▶ **Extrait cité**:
= = = = = = =
Le préjudice de jouissance allégué par les acquéreurs ne résultait pas de la conclusion du contrat mais de son exécution non conforme aux stipulations de l'acte de vente

 

 

 

Texte intégral

RÉPUBLIQUE FRANCAISE
AU NOM DU PEUPLE FRANCAIS
 
LA COUR DE CASSATION, TROISIÈME CHAMBRE CIVILE, a rendu l'arrêt suivant :

CIV. 3

JL



COUR DE CASSATION
______________________


Audience publique du 8 février 2023




Cassation


Mme TEILLER, président



Arrêt n° 103 F-D

Pourvoi n° F 21-17.408




R É P U B L I Q U E F R A N Ç A I S E

_________________________

AU NOM DU PEUPLE FRANÇAIS
_________________________


ARRÊT DE LA COUR DE CASSATION, TROISIÈME CHAMBRE CIVILE, DU 8 FÉVRIER 2023

1°/ M. [M] [D],

2°/ Mme [T] [H], épouse [D],

tous deux domiciliés [Adresse 3],

ont formé le pourvoi n° F 21-17.408 contre l'arrêt rendu le 30 mars 2021 par la cour d'appel de Paris (pôle 4, chambre 13), dans le litige les opposant :

1°/ à la société J2E, société civile immobilière, dont le siège est [Adresse 1],

2°/ à la société Sfez Cohen-Addad, société civile professionnelle, dont le siège est [Adresse 2], Notaires,

défenderesses à la cassation.

Les demandeurs invoquent, à l'appui de leur pourvoi, les deux moyens de cassation annexés au présent arrêt.

Le dossier a été communiqué au procureur général.

Sur le rapport de Mme Farrenq-Nési, conseiller, les observations de la SCP Claire Leduc et Solange Vigand, avocat de M. et Mme [D], de la SARL Boré, Salve de Bruneton et Mégret, avocat de la SCP Sfez Cohen-Addad, de la SCP Marlange et de La Burgade, avocat de la société J2E, après débats en l'audience publique du 4 janvier 2023 où étaient présents Mme Teiller, président, Mme Farrenq-Nési, conseiller rapporteur, M. Maunand, conseiller doyen, et Mme Letourneur, greffier de chambre,

la troisième chambre civile de la Cour de cassation, composée des président et conseillers précités, après en avoir délibéré conformément à la loi, a rendu le présent arrêt.
= = = = = = =
▶ **Consigne**: Rédigez la suite de l'arrêt de cassation à partir de sa dernière phrase. La liste ci-après est un matériau indépendant de l'arrêt de cassation.

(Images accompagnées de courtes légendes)
= = = = = = =
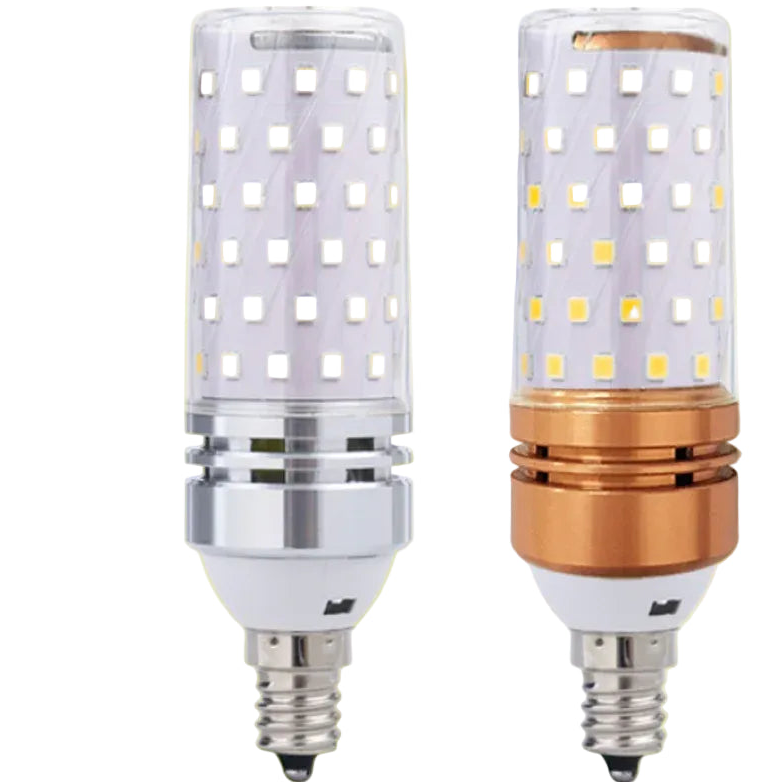 12W and 16W LED corn bulb range with multiple compatible cap options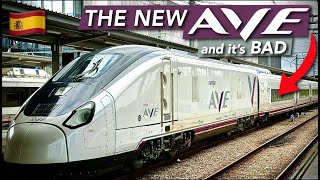 Europes NEW High Speed Train  Talgo AVRIL [upl. by Noxin]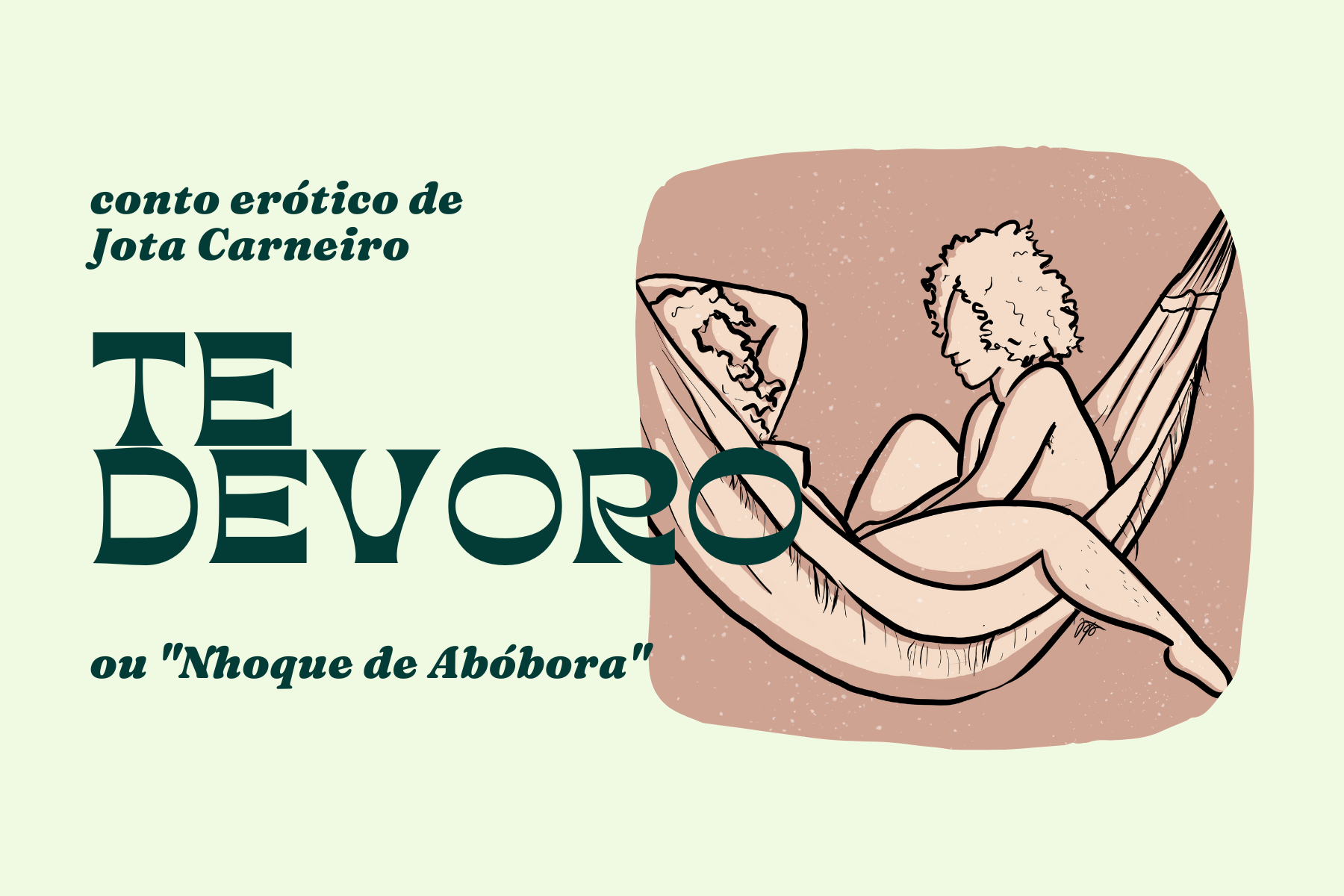 Conto erótico "TE DEVORO" ou "Nhoque de Abóbora"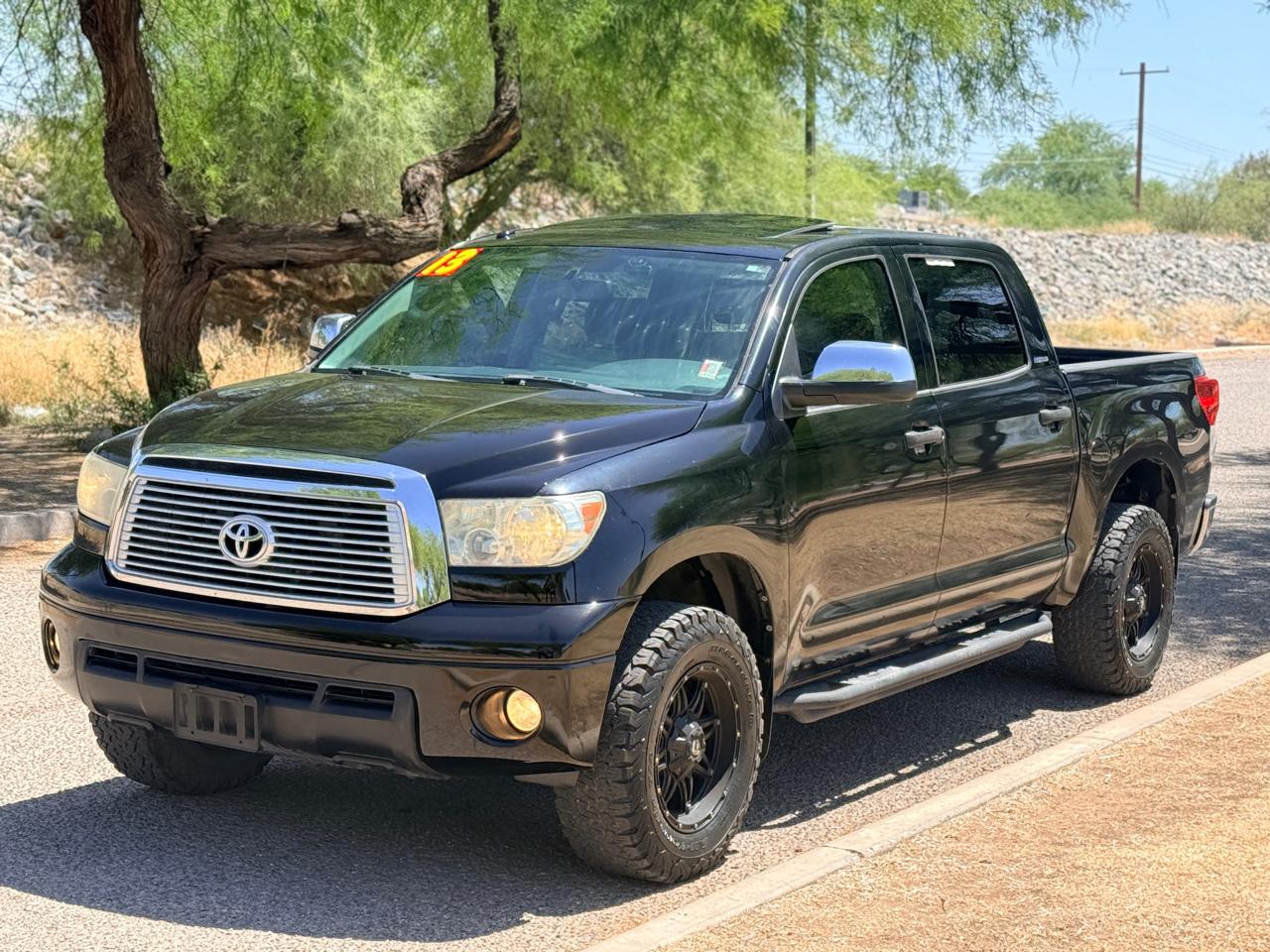 2013 Toyota Tundra Limited 5.7L CrewMax 2WD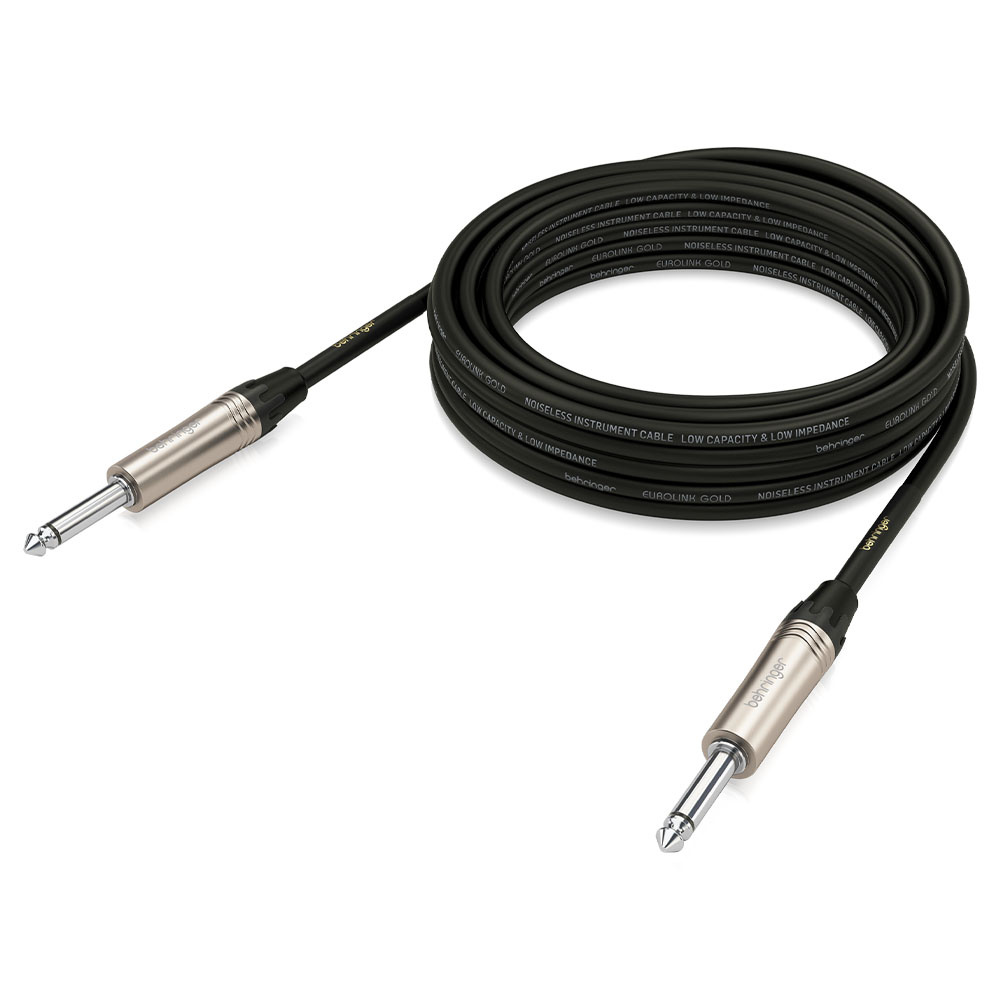 BEHRINGER Gold Performance 6 m (19,7 ft) 1/4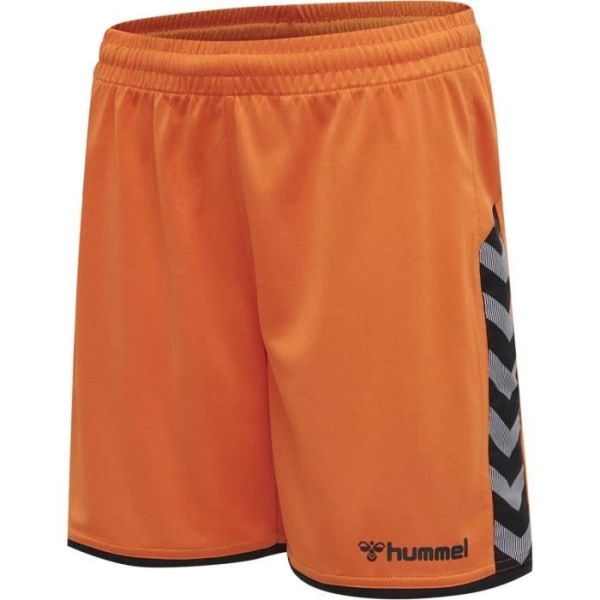 Hummel Authentic Poly junior shorts - Multisport - Barn - Orange/svart orange/svart 12 år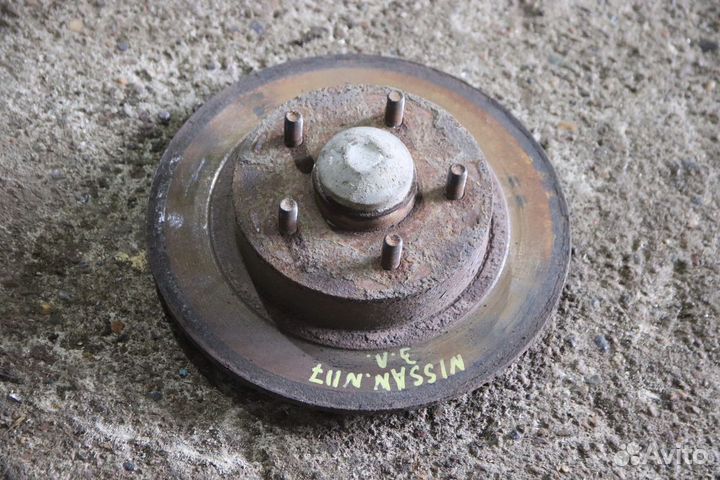 Ступица задняя на Ниссан Премьера P12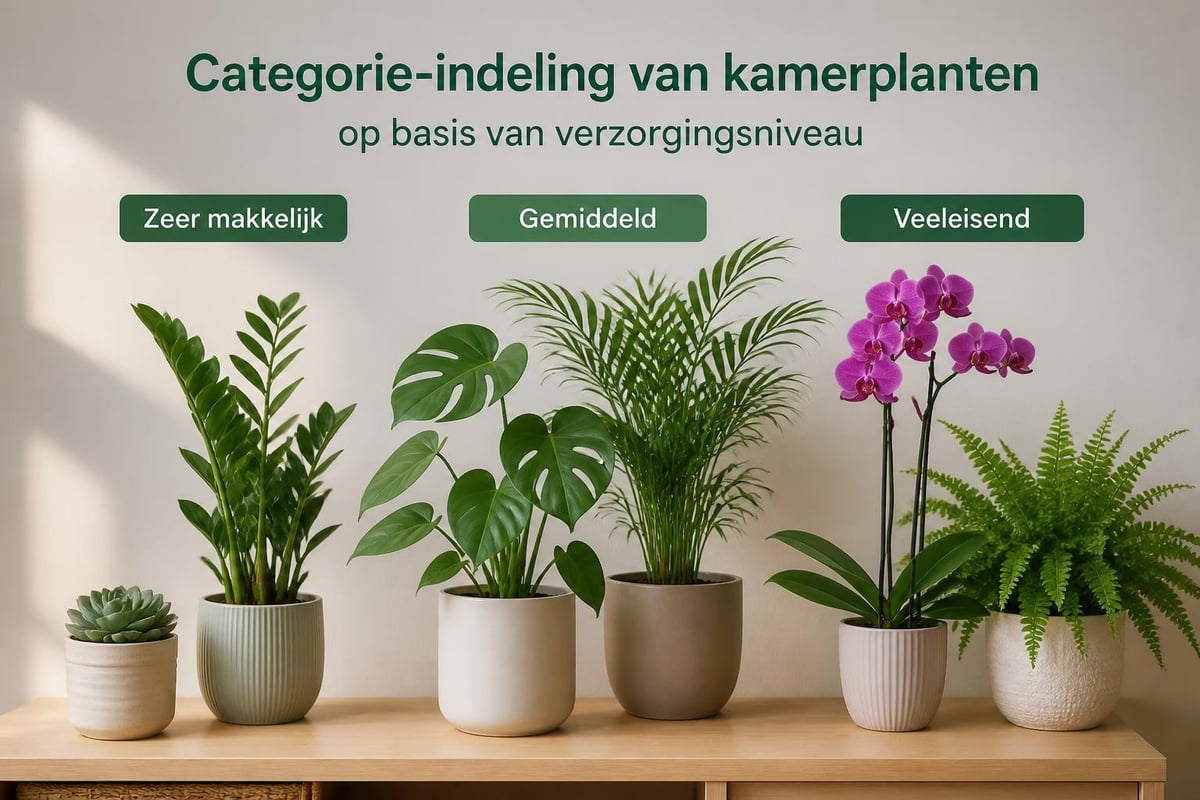 Onderhoudsvriendelijke planten
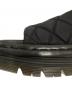 中古・古着 Dr.Martens (ドクターマーチン) ZEBZAG スライド サンダル ブラック サイズ:37：9000円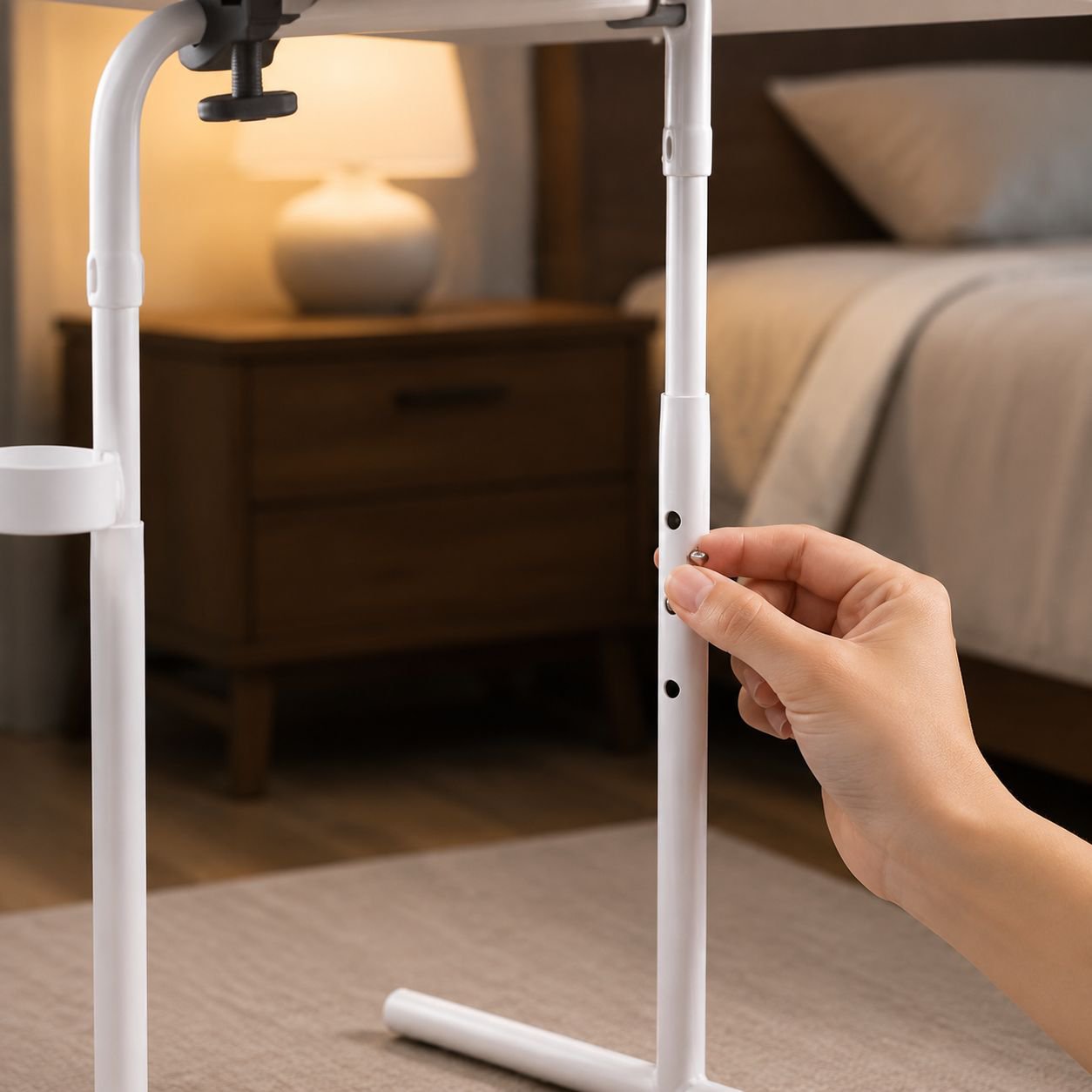 Easy to assemble portable study desk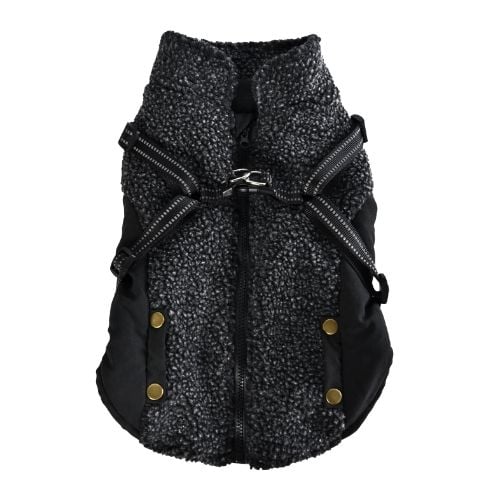 4DOG DELUXE Haina pentru Caine, Power Gri, 35 cm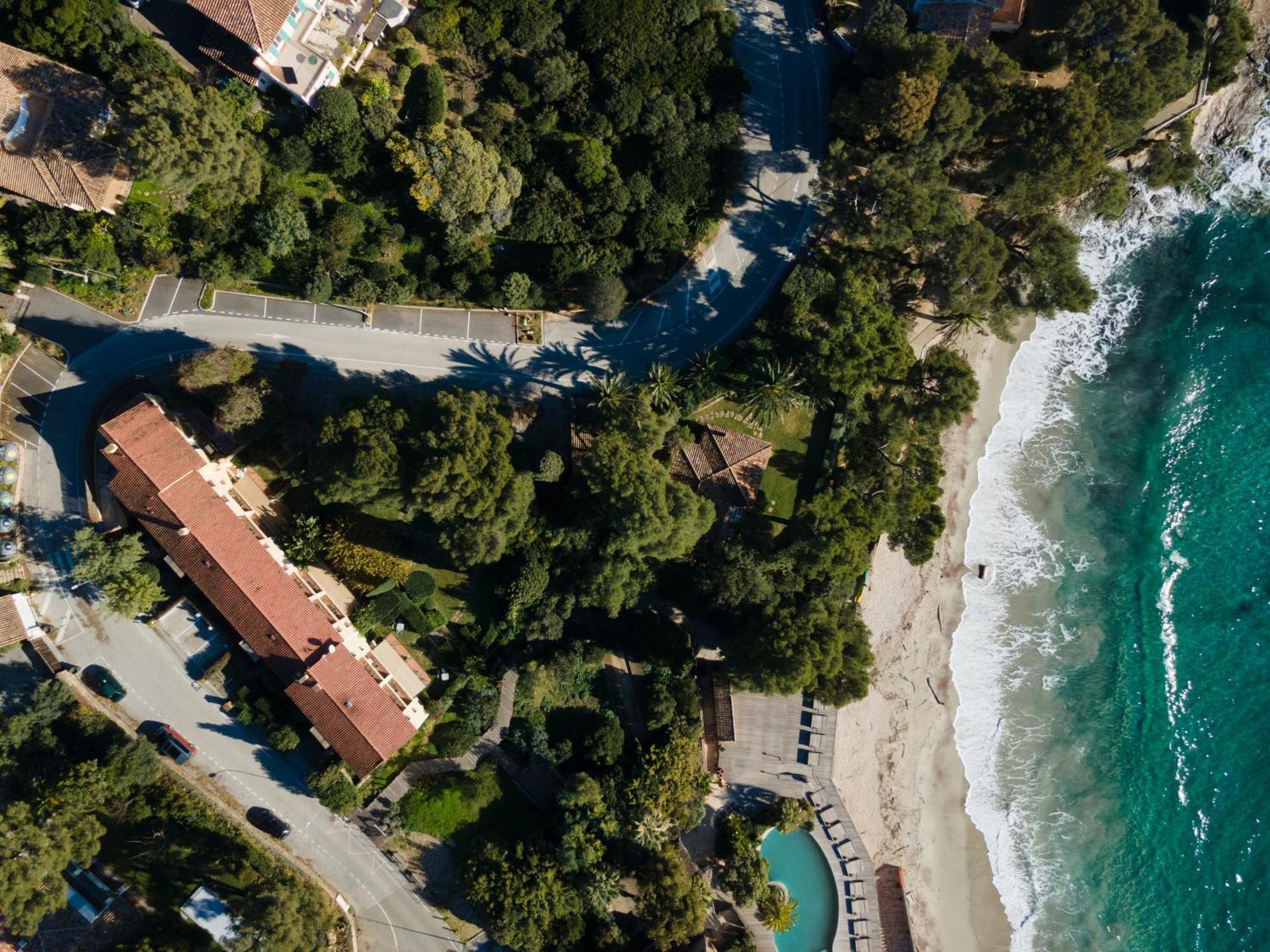 La Residence Du Bailli Le Le Rayol-Canadel-sur-Mer Екстериор снимка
= = = = = = =
▶ **Réponse**:
Faits et procédure

1. Selon l'arrêt attaqué (Paris, 30 mars 2021), par acte authentique de vente établi le 23 septembre 2011 par la société civile professionnelle Sfez Cohen- Addad (le notaire), la société civile immobilière J2E (la venderesse) a vendu à M. et Mme [D] (les acquéreurs) plusieurs lots situés au deuxième et troisième étages d'un immeuble.

2. Il était mentionné dans l'acte que le lot n° 305, situé au deuxième étage, était loué à Mme [R] en vertu d'un bail conclu le 1er janvier 1974.

3. N'ayant pu prendre possession du lot n° 307 situé au troisième étage, indiqué comme libre dans l'acte de vente, mais occupé par cette locataire, les acquéreurs ont assigné la venderesse et le notaire en paiement de dommages et intérêts, sur le fondement des articles 1604 du code civil et 1382 du même code, dans sa rédaction antérieure à celle issue de l'ordonnance n° 2016-131 du 10 février 2016.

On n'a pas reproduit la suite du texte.